■ EXERCISE AIM:
Copy the health care article from the words "This week, the" through "run the exchanges.", swapping "pondering" for "weighing".

SOURCE TEXT: Begin

LINCOLN, Neb. (AP) — Iowa and Nebraska are turning down different paths to comply with the federal health care overhaul, which reflects the broader struggle many Republican governors face now that they must submit to a law they feverishly oppose.
Iowa Gov. Terry Branstad said Friday that his administration will continue to work on a state-based exchange, but he left open the possibility of defaulting to a federal exchange or some combination of the two. In Nebraska, Gov. Dave Heineman declared the state-based exchange too expensive and told the federal government to build one for his state.
Heineman and Branstad both insist that they're making a good-faith effort to follow the law, despite a frustrating lack of guidance from the federal government. But Democrats in both states who closely follow health care say the governors haven't done nearly as much as they could have to prepare, betting instead that Mitt Romney would win the presidency and make good on his promise to repeal the law.
This week, the governors had to choose: Launch a state-run health insurance exchange — billed as the best way to maintain local control — or toss it back to the federal government?
At least 17 states and the District of Columbia have committed to creating their own exchanges, five have said they will partner with the federal government, and seven were still pondering their decision. Twenty-one others have decided to let the federal government run the exchanges.
Supporters of the health care law say the exchanges will work for consumers, regardless of who runs them. But the choice could determine how well they function, how competently they're managed, and how easy they are to access.
For instance, will the federal government realize that Internet service is easier to find in Omaha than in rural, western Nebraska? And if that's the case, does western Nebraska need more brick-and-mortar facilities to help residents buy insurance?

SOURCE TEXT: End
STORED DATA: Begin

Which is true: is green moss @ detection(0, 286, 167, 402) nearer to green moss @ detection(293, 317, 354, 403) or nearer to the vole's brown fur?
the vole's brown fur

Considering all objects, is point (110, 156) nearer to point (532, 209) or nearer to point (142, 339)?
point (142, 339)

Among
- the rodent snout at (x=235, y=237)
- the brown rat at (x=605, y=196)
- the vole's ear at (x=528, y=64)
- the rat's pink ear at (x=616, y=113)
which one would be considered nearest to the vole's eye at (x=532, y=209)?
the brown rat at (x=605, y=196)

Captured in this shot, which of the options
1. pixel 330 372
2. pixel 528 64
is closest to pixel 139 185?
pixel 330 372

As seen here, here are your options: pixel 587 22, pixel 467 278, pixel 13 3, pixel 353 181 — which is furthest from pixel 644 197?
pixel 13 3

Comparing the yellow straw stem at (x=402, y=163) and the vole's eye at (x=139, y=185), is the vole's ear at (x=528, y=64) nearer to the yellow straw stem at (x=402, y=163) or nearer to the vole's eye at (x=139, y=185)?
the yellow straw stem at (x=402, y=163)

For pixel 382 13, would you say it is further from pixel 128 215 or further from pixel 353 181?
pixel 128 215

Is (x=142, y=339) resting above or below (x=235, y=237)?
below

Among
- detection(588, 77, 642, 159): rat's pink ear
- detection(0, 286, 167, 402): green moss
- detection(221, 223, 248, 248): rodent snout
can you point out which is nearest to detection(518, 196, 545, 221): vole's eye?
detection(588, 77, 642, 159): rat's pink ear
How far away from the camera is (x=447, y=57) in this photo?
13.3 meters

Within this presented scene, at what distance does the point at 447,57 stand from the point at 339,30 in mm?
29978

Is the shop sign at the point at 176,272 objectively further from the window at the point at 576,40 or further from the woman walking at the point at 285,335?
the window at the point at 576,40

STORED DATA: End

■ PROBLEM SOLUTION:
This week, the governors had to choose: Launch a state-run health insurance exchange — billed as the best way to maintain local control — or toss it back to the federal government?
At least 17 states and the District of Columbia have committed to creating their own exchanges, five have said they will partner with the federal government, and seven were still weighing their decision. Twenty-one others have decided to let the federal government run the exchanges.